The reason I was so curt was that I had recently read reports about a meta-study — an aggregation of several large-scale studies — that absolved eggs from any role in raising plaque in the blood, thereby contributing to heart attacks. Since then, I have been eating a couple of eggs for breakfast on most mornings. But I do try and find eggs from free-range hens as the thought of imprisoned, battery-raised birds is very depressing.

This is just one instance of bad science causing millions to forego the simple pleasures of the table. Other examples abound. For instance, for decades we had been told that red meat was bad for us, and was to be avoided like the plague. So while we enviously eyed the guys at the next table tucking into rare fillet steak, we virtuously ordered chicken breast as it was supposed to have a lower cholesterol count.


Now you can enjoy your eggs and steak as recent scientific studies have debunked a lot of myths related to various food items


Now, for the benefit of carnivores like me, a report assures us that there is no link between red meat and heart disease or diabetes.
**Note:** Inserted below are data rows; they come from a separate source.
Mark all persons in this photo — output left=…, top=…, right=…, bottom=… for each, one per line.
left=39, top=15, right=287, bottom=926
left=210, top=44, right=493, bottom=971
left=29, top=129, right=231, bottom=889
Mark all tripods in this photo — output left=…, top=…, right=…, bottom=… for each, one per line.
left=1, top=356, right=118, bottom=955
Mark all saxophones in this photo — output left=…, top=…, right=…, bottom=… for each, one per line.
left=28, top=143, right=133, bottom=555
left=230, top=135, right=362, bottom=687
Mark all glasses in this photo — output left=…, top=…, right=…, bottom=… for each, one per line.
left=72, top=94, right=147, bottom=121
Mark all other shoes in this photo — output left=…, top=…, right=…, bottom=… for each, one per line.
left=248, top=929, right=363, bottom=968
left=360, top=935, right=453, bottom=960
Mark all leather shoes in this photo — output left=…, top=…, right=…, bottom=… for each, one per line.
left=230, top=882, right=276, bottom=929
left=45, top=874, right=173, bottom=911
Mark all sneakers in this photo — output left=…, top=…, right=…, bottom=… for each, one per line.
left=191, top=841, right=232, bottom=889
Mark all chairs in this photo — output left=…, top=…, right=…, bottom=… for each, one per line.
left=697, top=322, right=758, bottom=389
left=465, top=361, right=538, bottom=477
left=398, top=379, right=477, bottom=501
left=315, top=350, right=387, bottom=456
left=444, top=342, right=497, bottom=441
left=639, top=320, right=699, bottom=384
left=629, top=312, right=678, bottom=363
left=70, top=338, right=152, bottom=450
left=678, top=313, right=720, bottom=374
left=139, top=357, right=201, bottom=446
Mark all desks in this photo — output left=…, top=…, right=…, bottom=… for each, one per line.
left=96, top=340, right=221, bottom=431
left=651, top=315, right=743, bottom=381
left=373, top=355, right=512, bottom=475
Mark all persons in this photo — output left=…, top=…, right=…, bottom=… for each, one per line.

A Harvard study looking at data from a million people, and a European study covering 450,000, have both come to the same conclusion: red meat does not pose a health risk. What is bad for you is processed meat like sausages.

When we are in Sri Lanka for much of the winter, our diet consists mostly of fish which I felt was doing my body a lot of good. So I pretended I didn’t really miss my steak. But now that this new report has come along, I will feel seriously deprived when faced with the prospect of an unending succession of fishy meals, excellent though they are. As my gosht-khor son Shakir said after spending a week with us: “I’d kill for a cheeseburger.”

The other thing central to my well-being that has been cleared recently is coffee. Doctors had spoken darkly about the link between coffee and heart disease as well as cancer. Now they admit they have been wrong all along. As I hate instant coffee as well as that horror called decaffeinated coffee, I am delighted that I can continue to drink the real stuff, not that I ever stopped.

Butter was another item that was on the medical profession’s hit list. Margarine, we were told, contained none of butter’s deadly substances, and should therefore be made a substitute. Now this bit of nonsense, too, has been turned on its head: margarine is bad for you while butter is perfectly kosher. In fact, butter lowers the bad cholesterol (LDL), and raises the good kind (HDL). Furthermore, there is no link between dairy products and obesity. So dig into the brie and the camembert without feeling guilty.

Then we were told to reduce our intake of salt as it is supposed to push up our blood pressure. Now, normal use of salt is deemed to be fine; reducing it in your diet results in such a small fall in blood pressure so as to be almost meaningless. And yet generations of high blood pressure patients have had to eat bland, tasteless food because medical researchers got it wrong.